Tuesday, 21 August 2012

Individual River Quilts Part 1 More to post


RIVER QUILTS at the 2012 QQ EXHIBITION
Robyn McPherson and Kay White issued a challenge to members to participate in creating a series of interconnecting River Quilts.
Robyn based the Challenge around the exhibit of River Quilts at the National Quilt Museum in Paducah.

The basic guideline was that the quilts were to have river entry and exit points of 4, 5 or 6 inches wide which could be at any point on each side of the quilt. The river could then meander across the quilt according to the quilter’s own creativity.

Such as been the success of the project that Robyn and Kay have a vision that the ‘River Quilts’ will become a ‘living’ and ‘growing exhibition  being expanded not only by Queanbeyan Quilters but by all quilters.

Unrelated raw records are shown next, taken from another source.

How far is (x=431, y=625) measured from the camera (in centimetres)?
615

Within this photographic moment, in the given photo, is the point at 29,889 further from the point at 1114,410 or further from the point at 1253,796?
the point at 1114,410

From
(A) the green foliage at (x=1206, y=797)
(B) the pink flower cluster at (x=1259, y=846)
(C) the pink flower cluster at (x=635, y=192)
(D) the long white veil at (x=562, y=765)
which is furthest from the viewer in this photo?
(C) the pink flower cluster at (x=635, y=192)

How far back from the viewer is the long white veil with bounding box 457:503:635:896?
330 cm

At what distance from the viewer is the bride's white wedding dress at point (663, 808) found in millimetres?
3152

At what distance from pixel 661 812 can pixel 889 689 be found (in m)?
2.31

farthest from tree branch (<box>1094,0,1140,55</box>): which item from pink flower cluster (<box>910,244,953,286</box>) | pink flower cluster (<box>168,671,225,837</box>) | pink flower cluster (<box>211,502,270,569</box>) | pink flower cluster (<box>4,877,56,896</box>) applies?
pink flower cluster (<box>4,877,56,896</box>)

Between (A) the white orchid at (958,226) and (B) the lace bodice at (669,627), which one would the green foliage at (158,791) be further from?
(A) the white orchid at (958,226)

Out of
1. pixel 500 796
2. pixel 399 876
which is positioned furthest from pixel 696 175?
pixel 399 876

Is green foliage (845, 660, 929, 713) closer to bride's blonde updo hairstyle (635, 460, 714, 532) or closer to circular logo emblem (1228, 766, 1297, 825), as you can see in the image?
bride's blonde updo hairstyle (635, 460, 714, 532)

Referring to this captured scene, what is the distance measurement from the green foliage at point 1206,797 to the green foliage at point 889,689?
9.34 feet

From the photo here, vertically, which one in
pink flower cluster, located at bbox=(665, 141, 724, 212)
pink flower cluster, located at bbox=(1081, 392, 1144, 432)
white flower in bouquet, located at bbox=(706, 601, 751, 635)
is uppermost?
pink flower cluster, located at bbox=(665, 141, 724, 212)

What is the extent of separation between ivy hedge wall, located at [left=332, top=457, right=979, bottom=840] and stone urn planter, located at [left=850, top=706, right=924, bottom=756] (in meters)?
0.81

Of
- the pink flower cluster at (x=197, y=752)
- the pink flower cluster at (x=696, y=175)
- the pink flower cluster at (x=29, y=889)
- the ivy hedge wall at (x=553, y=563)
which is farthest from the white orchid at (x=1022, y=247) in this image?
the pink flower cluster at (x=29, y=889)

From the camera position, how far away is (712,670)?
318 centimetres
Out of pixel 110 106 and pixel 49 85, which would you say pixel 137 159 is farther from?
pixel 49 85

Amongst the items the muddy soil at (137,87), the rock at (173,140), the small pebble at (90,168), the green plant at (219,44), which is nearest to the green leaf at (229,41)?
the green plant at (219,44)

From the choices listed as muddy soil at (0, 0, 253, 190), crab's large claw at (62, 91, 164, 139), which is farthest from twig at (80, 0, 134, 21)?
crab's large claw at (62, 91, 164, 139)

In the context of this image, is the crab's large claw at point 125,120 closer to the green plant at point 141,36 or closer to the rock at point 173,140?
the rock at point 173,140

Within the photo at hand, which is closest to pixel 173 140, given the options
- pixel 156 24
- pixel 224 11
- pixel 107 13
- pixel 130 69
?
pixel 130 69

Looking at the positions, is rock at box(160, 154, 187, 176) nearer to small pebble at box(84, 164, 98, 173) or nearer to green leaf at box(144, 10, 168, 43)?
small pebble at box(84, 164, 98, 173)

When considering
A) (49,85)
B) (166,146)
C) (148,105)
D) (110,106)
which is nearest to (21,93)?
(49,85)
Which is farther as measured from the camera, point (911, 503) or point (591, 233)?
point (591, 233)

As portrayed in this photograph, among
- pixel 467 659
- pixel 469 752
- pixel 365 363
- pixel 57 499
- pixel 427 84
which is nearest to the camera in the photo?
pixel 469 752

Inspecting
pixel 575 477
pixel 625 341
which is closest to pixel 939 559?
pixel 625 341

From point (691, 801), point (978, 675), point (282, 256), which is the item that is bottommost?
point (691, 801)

‘River Quilts’ is available to other quilt groups  for display at  meetings or shows. The guidelines developed by Queanbeyan Quilters are also available for interested groups.
Joan: By the River
This quilt was inspired by memories of the 1930's depression days when the 'swaggie' was a constant sight on country roads. We had many of them call to the farm where they always did odd jobs - wood chopping etc in exchange for a meal. My mother always sent them away with a parcel of sandwiches. 

Sue: Eat Money
"Only when the last tree has died and the last river been poisoned and the last fish caught will we realise that we cannot eat money" (Cree Indian saying)                                                                                               
 My River Quilt is the ugly one, the one that people would prefer not to look at. Yet it is the reality check that we must have if we are to preserve the precious beauty to be found at such places of nature. The future of the planet requires the cooperation of its inhabitants. We all need our natural world to survive but exploitation threatens its very existance.                                                                                              
We witness pieces of our environment being taken when it is not rightfully theirs to take, and they destroy that which affects us all.                                                                                                       
 Our seas are being emptied, our last trees cut down. Our land is mined, our air polluted and our food supply contaminated. Around the world, the earth's resources are being plundered with no regard for the long-term health of our planet or the future lives of our children.                                                
 I am horrified that the 'Gunns' company in Tasmania, a wood chip supplier, can claim to be able to totally destroy heritage forests yet not pollute a pristine environment at all. There is always the cry that they will provide employment, but for how long. Once the last tree is felled......where does the woodcutter turn to next. Queenstown in Tasmania is still a stark reminder if the devastation that occurs when the earth is stripped bare, simply because we can.

Kay: Log Cabin River
We specified in the guidelines for this project that traditional blocks were OK. A number of years ago I learnt to do log cabin pieced houses and trees. I have used this technique in my river quilt.
Sandra: River Sunrise
Constructed using techniques I learnt in a workshop with Gloria Loughman. The background is painted, the applique is raw edged, definition is achieved with stitching.
Sandra: Walking with Pardy
I based this quilt on photos taken of the Queanbeyan River below our house. The three girls are my grand-daughters walking with their 'Pardy'.
Leslie: A Celtic River
My stained glass river quilt with free motion machine quilting. I learned how to work with bias binding at a Fiona Hammond Celtic workshop.
Wendy: Night time Magic
 Robyn McPherson showed me how to use BoNash and foiling on fabric and I have applied this to my nightime river quilt. I had a ball with the neon light signs - Singer, Janome plus QQH(eadquarters), AMEX, VISA etc. What more could a quilter want?
Wendy: Sitting by the River
Inspired by Robyn McPherson and artist Sandy Hellis in Gundagai. I had fun constructing this using liberated raw edge applique, crayons,
Wendy:  Panther in the Jungle.
Wendy: Close up
Narell:  
Having finished two Helen Godden workshops I decided to try out my set of paints. I was inspired by the Tour de France, thinking of the Swiss Alps and wonderful farming land with meandering rivers.
Narell: 
I've had the river piece for a while and thought that it would make a great river quilt as nearly all rivers finish in the sea.